Performance Issues with LLM model on NVIDIA Jetson Orin NX (16GB)

Dear NVIDIA Support Team,
I am currently utilizing an NVIDIA Jetson Orin NX (16GB) device to run the LLM model llam-2-7b-chat.Q4_K_S.gguf on text-generation-webui.
However, I am experiencing extremely slow text generation performance, with the rate being approximately 2 words per second.
I have attached a screenshot illustrating the model loading and the generated result for your reference.
Could you please advise if there are any specific drivers, software optimizations, or other actions I could take to enhance the performance?
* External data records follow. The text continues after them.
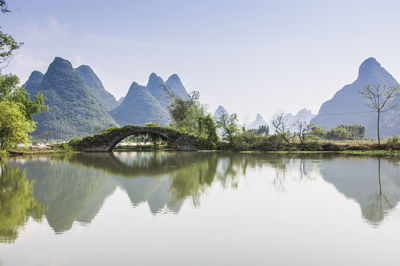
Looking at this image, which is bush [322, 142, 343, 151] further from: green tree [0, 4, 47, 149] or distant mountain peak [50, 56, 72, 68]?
distant mountain peak [50, 56, 72, 68]

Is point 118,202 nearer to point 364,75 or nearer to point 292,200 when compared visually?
point 292,200

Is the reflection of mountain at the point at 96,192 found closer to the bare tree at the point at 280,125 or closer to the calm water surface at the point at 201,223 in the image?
the calm water surface at the point at 201,223

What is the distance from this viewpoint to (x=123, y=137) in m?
37.8

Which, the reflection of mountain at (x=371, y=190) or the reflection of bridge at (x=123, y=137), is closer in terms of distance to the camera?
the reflection of mountain at (x=371, y=190)

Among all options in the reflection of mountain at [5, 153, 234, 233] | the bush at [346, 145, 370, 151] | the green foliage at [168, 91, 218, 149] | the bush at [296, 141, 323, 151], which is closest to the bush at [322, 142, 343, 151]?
the bush at [296, 141, 323, 151]

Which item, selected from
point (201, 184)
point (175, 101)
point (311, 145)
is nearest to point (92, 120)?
point (175, 101)

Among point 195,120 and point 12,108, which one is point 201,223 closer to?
point 12,108

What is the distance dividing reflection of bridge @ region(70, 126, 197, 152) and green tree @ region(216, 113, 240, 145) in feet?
13.7

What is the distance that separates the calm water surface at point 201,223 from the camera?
460cm

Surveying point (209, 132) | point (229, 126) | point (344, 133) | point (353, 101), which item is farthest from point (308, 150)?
point (353, 101)

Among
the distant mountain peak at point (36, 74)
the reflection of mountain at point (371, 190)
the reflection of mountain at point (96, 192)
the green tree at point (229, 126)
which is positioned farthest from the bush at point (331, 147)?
the distant mountain peak at point (36, 74)

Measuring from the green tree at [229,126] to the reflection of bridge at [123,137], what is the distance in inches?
165

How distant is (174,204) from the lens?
26.1ft

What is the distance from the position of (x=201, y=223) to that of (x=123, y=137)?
3309 centimetres
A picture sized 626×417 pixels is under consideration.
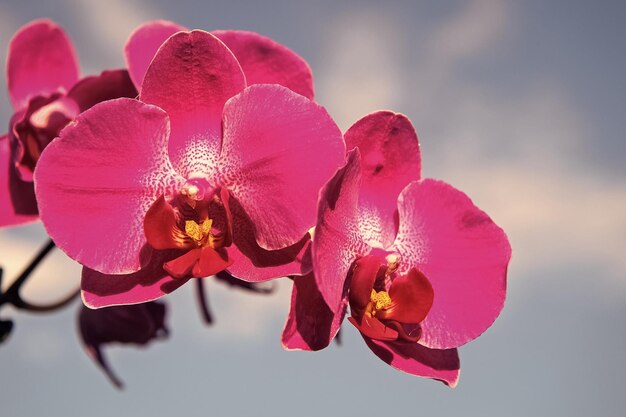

I am particularly interested in any updates or configurations that could better leverage the capabilities of the Jetson Orin NX for this task.

Hi @kuanmingchen , it would appear that you set n_gpu_layers setting for llama_cpp loader in text-generation-webui, so it would seem to be using GPU. If you run multiple requests, is it just the first one that is that slow? Sometimes the first run of a model takes a lot longer, as the CUDA kernels/memory are loaded on to the device (so there is typically a ‘warmup’ run of the model while the application is initializing)

Also, while this performance is below expectation for llama.cpp, llama.cpp is not the most optimized LLM API, and ultimately you would get higher performance from using MLC, AWQ, or exllama (if you look around the jetson-containers, there are builds available for these too)

This topic was automatically closed 14 days after the last reply. New replies are no longer allowed.